To run the container (detached) execute:

  docker run -tid -e USERNAME=root --name pheno-ranker cnag/pheno-ranker:latest

To enter:

  docker exec -ti pheno-ranker bash

The command-line executable can be found at:

  /usr/share/pheno-ranker/bin/pheno-ranker

The default container user is C<root> but you can also run the container as C<$UID=1000> (C<dockeruser>). 
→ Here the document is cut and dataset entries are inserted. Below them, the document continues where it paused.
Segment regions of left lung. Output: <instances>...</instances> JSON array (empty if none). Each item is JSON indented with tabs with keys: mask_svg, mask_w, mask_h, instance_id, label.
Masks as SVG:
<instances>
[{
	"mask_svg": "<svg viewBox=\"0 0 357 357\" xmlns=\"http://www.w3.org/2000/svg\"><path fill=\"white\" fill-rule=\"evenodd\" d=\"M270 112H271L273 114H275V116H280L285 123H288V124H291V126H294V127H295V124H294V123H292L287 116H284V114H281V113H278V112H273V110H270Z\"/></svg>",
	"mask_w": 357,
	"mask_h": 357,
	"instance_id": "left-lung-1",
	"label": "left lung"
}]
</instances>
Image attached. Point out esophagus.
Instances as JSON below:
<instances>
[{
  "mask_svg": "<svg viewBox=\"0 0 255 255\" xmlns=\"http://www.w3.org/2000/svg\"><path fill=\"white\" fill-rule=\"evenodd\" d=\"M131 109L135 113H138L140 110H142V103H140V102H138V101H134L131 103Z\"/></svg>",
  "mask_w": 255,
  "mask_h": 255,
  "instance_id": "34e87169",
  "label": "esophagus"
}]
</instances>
  docker run --user 1000 -tid --name pheno-ranker cnag/pheno-ranker:latest
 
=head3 Mounting volumes

Docker containers are fully isolated. If you need the mount a volume to the container please use the following syntax (C<-v host:container>). 
Find an example below (note that you need to change the paths to match yours):

  docker run -tid --volume /media/mrueda/4TBT/data:/data --name pheno-ranker-mount cnag/pheno-ranker:latest

Then I will do something like this:

  # First I create an alias to simplify invocation (from the host)
  alias pheno-ranker='docker exec -ti pheno-ranker-mount /usr/share/pheno-ranker/bin/pheno-ranker'

  # Now I use the alias to run the command (note that I use the flag --o to specify the filepath)
  pheno-ranker -r /data/individuals.json -o /data/matrix.txt

=head3 System requirements

  - OS/ARCH supported: B<linux/amd64> and B<linux/arm64>.
  - Ideally a Debian-based distribution (Ubuntu or Mint), but any other (e.g., CentOS, OpenSUSE) should do as well (untested).
    The Perl CLI is also tested on macOS and Windows; container images are Linux-based.
  * Perl 5 (>= 5.26 core; installed by default in most Linux distributions). Check the version with "perl -v".
  * >= 4GB of RAM
  * 1 core
  * At least 16GB HDD

=head1 HOW TO RUN PHENO-RANKER

For executing pheno-ranker you will need a PXF/BFF file(s) in JSON|YAML format. The reference cohort must be a JSON array, where each individual data are consolidated in one object.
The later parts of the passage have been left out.